- Source excerpt -
106. What is a cost-based optimizer?
A cost-based optimizer chooses the query execution plan with the lowest estimated cost, based on statistics and resource usage.
107. What is a database statistic?
Database statistics provide metadata about data distribution, like row counts or index usage, used by the optimizer for efficient plans.
108. What is a histogram in database statistics?
A histogram shows the distribution of data values in a column, helping the optimizer estimate query selectivity and plan efficiency.
109. What is a database buffer?
A buffer is a memory area that temporarily holds data being read or written, reducing disk I/O and improving performance.
110. What is a database cache?
A cache stores frequently accessed data in memory to speed up retrieval, reducing the need for repeated disk access.
111. What is a rollback segment?
A rollback segment stores old data during transactions, enabling ROLLBACK to undo changes if a transaction fails.
112. What is a database snapshot?
A snapshot captures the state of a database at a specific point, used for reporting or recovery without affecting the live database.
113. What is database replication?
Replication copies and maintains database data across multiple servers, ensuring availability, fault tolerance, and load balancing.
114. What is master-slave replication?
Master-slave replication involves a master database handling writes, with slaves copying data for reads, improving scalability.
115. What is multi-master replication?
Multi-master replication allows multiple databases to handle writes, synchronizing changes across all masters, but it’s complex to manage.
116. What is database sharding?
Sharding splits a database into smaller, independent pieces (shards) distributed across servers, improving scalability and performance.
117. What is the difference between sharding and partitioning?
Sharding distributes data across multiple databases, while partitioning splits a single table within a database for better management.
118. What is a distributed database?
A distributed database stores data across multiple physical locations, managed as a single system, improving scalability and availability.
119. What is CAP theorem in DBMS?
CAP theorem states a distributed database can only guarantee two of three properties: Consistency, Availability, and Partition Tolerance.
120. What is eventual consistency?
Eventual consistency ensures that, given enough time, all replicas in a distributed database will converge to the same state.
121. What is a NoSQL database?
A NoSQL database handles unstructured or semi-structured data, offering flexibility and scalability for non-relational data models.
122. What are the types of NoSQL databases?

- Prompt A -
Please pull out every line of the entries below that contains the word "scene".

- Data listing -
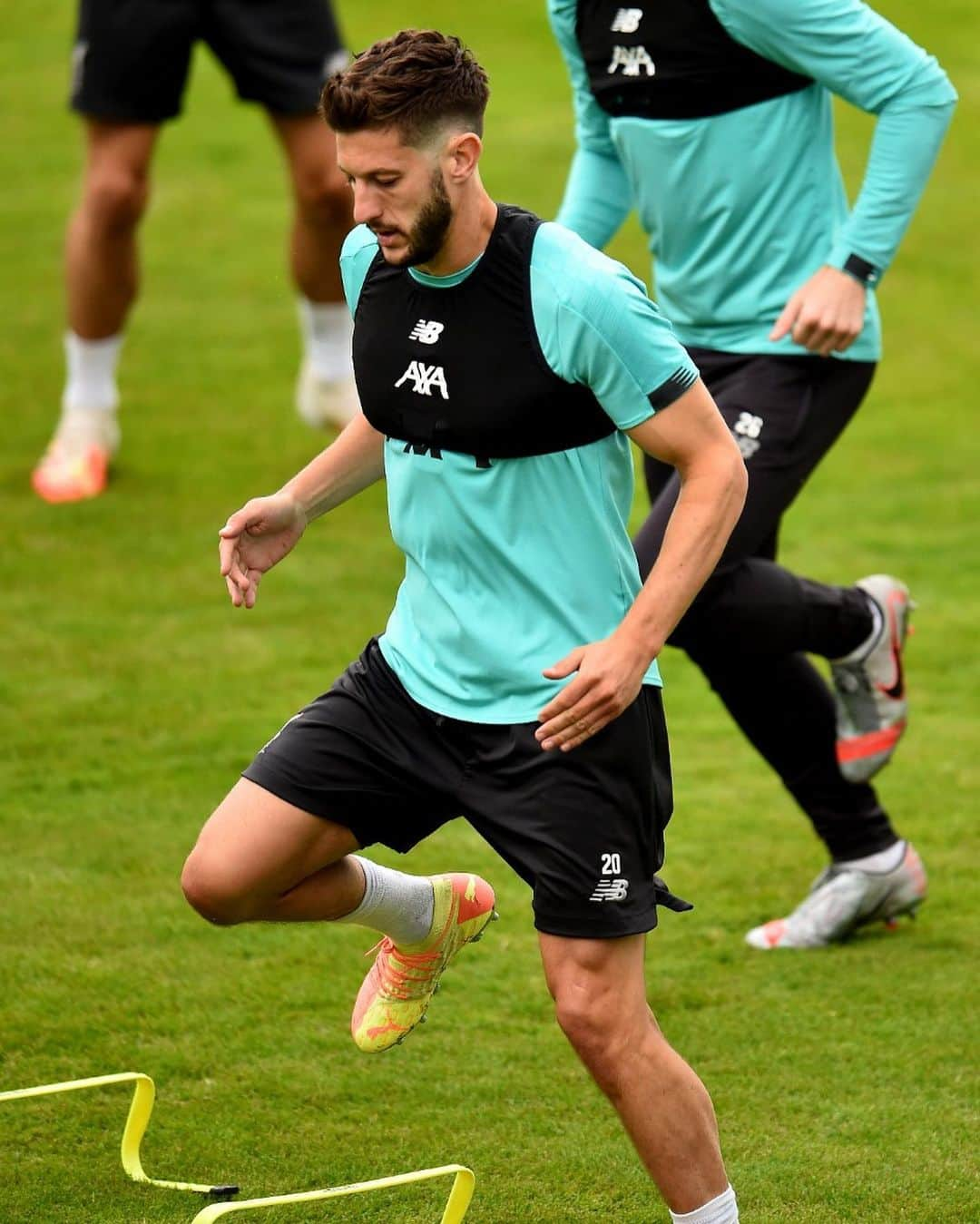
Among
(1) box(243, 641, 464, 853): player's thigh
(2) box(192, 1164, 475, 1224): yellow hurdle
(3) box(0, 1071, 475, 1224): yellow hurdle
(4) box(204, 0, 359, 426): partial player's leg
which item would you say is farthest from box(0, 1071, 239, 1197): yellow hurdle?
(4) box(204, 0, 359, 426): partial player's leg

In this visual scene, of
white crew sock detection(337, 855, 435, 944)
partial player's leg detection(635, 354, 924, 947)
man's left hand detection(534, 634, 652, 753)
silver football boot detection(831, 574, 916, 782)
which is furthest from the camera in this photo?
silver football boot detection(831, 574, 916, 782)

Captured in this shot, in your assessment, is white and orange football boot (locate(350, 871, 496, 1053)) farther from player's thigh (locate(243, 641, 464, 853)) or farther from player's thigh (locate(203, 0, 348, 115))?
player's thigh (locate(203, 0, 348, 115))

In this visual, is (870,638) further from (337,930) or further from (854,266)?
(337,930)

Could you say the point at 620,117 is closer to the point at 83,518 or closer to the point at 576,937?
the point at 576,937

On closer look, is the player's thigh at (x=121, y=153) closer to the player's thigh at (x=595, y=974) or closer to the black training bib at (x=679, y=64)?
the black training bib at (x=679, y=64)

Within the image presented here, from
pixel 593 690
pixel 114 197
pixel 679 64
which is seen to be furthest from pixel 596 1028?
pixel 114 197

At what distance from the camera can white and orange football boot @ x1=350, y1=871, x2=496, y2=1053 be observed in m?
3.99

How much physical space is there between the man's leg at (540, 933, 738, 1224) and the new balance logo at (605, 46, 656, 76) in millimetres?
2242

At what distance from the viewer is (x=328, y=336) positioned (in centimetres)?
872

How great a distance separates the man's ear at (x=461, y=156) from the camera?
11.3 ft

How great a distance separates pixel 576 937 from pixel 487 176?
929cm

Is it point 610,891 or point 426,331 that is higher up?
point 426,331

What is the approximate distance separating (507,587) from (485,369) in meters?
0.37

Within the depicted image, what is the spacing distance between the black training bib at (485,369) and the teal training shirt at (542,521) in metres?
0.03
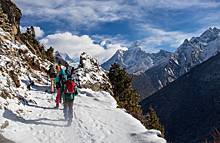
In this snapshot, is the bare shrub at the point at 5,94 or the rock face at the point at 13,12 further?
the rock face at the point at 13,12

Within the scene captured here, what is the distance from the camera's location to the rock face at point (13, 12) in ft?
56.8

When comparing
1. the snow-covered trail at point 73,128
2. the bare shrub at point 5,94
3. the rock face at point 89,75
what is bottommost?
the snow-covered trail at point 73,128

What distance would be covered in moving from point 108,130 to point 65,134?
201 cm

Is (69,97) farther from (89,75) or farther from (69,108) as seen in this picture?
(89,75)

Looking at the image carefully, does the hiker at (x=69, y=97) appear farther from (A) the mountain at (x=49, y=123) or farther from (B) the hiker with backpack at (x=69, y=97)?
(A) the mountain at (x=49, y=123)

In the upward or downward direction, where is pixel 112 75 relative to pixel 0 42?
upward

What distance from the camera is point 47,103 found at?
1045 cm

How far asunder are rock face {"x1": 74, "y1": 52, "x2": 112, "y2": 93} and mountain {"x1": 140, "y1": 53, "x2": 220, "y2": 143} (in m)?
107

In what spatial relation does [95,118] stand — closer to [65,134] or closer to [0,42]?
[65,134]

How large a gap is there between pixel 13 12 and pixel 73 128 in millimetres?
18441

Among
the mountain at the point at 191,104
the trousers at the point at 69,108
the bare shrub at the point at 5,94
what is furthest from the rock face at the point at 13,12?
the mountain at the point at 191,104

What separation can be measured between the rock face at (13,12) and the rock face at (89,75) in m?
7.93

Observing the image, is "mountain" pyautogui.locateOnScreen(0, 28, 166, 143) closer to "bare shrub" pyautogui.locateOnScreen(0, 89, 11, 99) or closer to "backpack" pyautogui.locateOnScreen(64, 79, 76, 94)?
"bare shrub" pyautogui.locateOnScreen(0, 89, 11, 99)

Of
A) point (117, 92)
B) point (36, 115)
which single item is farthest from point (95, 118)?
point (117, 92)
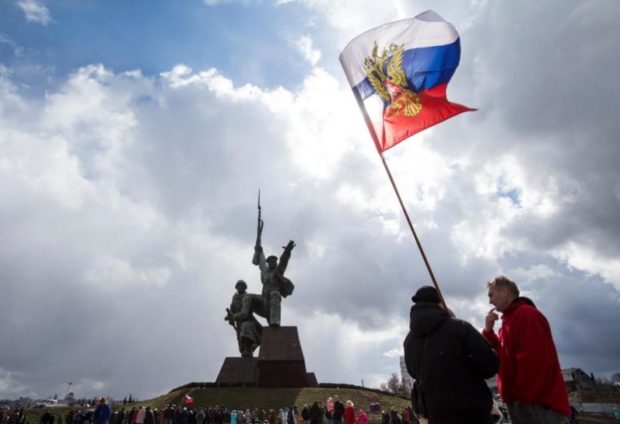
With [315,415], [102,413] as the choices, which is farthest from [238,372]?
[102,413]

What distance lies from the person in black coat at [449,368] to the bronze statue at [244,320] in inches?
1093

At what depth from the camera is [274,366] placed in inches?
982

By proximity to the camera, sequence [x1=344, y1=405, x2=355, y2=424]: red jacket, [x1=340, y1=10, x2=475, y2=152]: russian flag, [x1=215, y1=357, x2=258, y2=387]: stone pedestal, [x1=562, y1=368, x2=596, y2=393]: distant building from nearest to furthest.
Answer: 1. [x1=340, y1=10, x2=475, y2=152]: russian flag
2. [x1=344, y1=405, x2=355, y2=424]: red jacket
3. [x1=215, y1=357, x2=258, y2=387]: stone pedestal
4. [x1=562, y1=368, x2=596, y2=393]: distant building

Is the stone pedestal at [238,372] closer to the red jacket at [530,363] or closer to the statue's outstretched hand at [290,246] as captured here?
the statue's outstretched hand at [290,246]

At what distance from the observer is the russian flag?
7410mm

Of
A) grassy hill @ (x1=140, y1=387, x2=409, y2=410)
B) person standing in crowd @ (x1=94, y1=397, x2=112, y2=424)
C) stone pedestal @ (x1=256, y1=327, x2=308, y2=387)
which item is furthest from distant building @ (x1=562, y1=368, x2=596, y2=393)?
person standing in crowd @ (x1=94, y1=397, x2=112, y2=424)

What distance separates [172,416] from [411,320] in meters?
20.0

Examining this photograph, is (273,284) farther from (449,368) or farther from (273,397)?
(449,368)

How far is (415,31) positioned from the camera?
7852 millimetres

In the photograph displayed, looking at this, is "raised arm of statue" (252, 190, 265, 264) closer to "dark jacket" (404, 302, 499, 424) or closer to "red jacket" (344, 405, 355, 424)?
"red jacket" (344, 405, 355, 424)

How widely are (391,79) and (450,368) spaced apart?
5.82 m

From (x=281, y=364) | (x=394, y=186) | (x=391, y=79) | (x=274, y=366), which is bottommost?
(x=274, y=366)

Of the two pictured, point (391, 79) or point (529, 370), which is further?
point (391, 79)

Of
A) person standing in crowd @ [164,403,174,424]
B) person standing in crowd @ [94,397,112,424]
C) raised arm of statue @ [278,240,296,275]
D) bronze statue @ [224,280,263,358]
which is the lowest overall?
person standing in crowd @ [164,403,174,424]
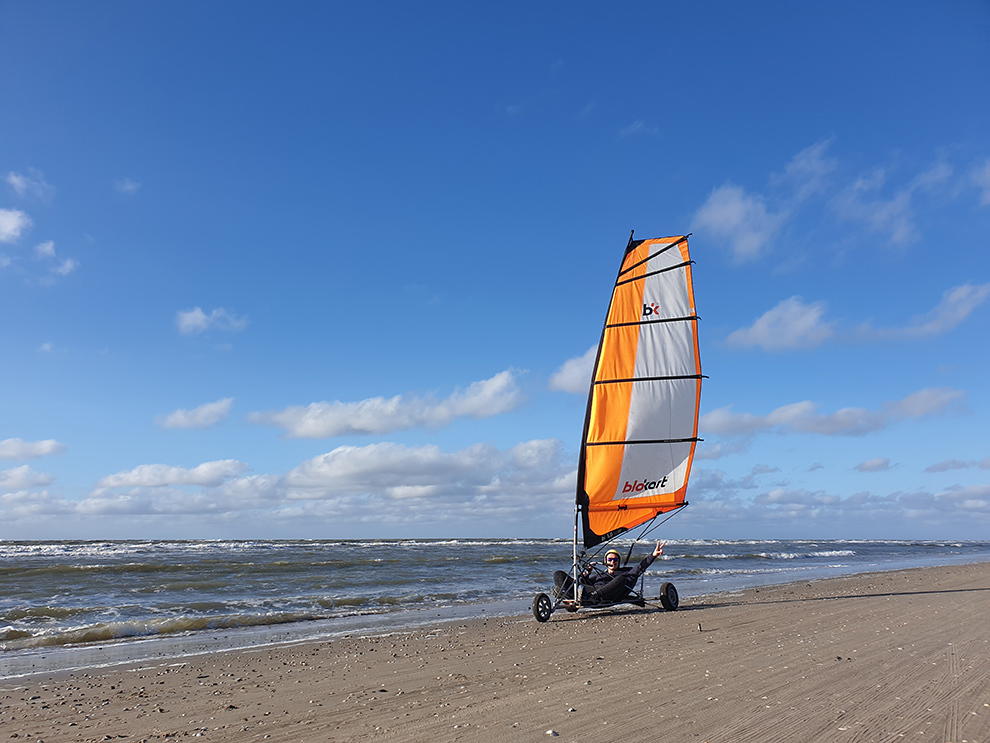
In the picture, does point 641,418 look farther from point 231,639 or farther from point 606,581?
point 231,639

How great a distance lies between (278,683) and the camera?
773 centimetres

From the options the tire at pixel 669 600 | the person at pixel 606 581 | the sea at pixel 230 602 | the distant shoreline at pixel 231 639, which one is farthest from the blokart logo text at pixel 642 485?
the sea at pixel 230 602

- Prompt B -
Carry on the database concepts text above from the point where it stops.

- Task result A -
In this visual scene, of
Within the scene captured here, what is the distance from the camera's location to the rock face at point (13, 12) in ft?

- Task result B -
NoSQL databases include Key-Value, Document, Column-Family, and Graph databases, each suited for specific data needs.
123. What is a key-value store?
A key-value store is a NoSQL database that stores data as key-value pairs, offering fast retrieval for simple queries.
124. What is a document store?
A document store is a NoSQL database that stores semi-structured data as JSON or BSON documents, supporting flexible schemas.
125. What is a column-family store?
A column-family store organizes data in columns instead of rows, optimized for large-scale analytics and big data.
126. What is a graph database?
A graph database stores data as nodes and edges, optimized for relationships and complex queries, like social networks.
127. What is MongoDB?
MongoDB is a NoSQL document store that uses JSON-like documents, supporting flexible schemas and horizontal scaling.
128. What is Cassandra?
Cassandra is a NoSQL column-family store designed for high availability and scalability, handling large-scale distributed data.
129. What is Redis?
Redis is an in-memory key-value store used as a cache or message broker, known for high performance and low latency.
130. What is the difference between RDBMS and NoSQL?
RDBMS uses structured tables and SQL, while NoSQL supports unstructured data, flexible schemas, and scales horizontally.
131. What is a database transaction isolation level?
Isolation levels define how transactions are separated, controlling visibility of changes. Examples include Read Uncommitted and Serializable.
132. What is the Read Uncommitted isolation level?
Read Uncommitted allows transactions to read uncommitted changes, risking dirty reads but offering high performance.
133. What is the Read Committed isolation level?
Read Committed ensures transactions only read committed data, preventing dirty reads but allowing non-repeatable reads.
134. What is the Repeatable Read isolation level?
Repeatable Read ensures consistent reads within a transaction, preventing non-repeatable reads but allowing phantom reads.
135. What is the Serializable isolation level?
Serializable ensures complete isolation, preventing all concurrency issues like phantom reads, but it reduces performance.
136. What is a dirty read?
A dirty read occurs when a transaction reads uncommitted changes from another transaction, which may later be rolled back.
137. What is a non-repeatable read?
A non-repeatable read occurs when a transaction reads the same row twice but gets different values due to another transaction’s update.
138. What is a phantom read?
139. A phantom read occurs when a transaction re-executes a query and finds new rows inserted by another transaction.
140. What is a database index’s disadvantage?
Indexes slow down write operations (INSERT, UPDATE, DELETE) and require additional storage, impacting performance and space.
141. What is a covering index?
A covering index includes all columns needed for a query, allowing the DBMS to retrieve data without accessing the table.
142. What is a composite index?
A composite index is created on multiple columns, improving queries that filter or sort on those columns together.
143. What is a full-text index?
A full-text index enables efficient searching of text data, supporting complex queries like keyword searches or relevance ranking.
144. What is a bitmap index?
A bitmap index uses bit arrays to represent column values, efficient for low-cardinality columns in data warehouses.
145. What is a B-tree index?
A B-tree index organizes data in a balanced tree structure, supporting range queries and efficient searches in relational databases.
146. What is a hash index?
A hash index uses a hash function to map keys to data locations, ideal for equality searches but not range queries.
147. What is a database view’s limitation?
Views cannot store data physically and may have performance issues with complex queries. Some cannot be updated directly.
148. What is a recursive query in SQL?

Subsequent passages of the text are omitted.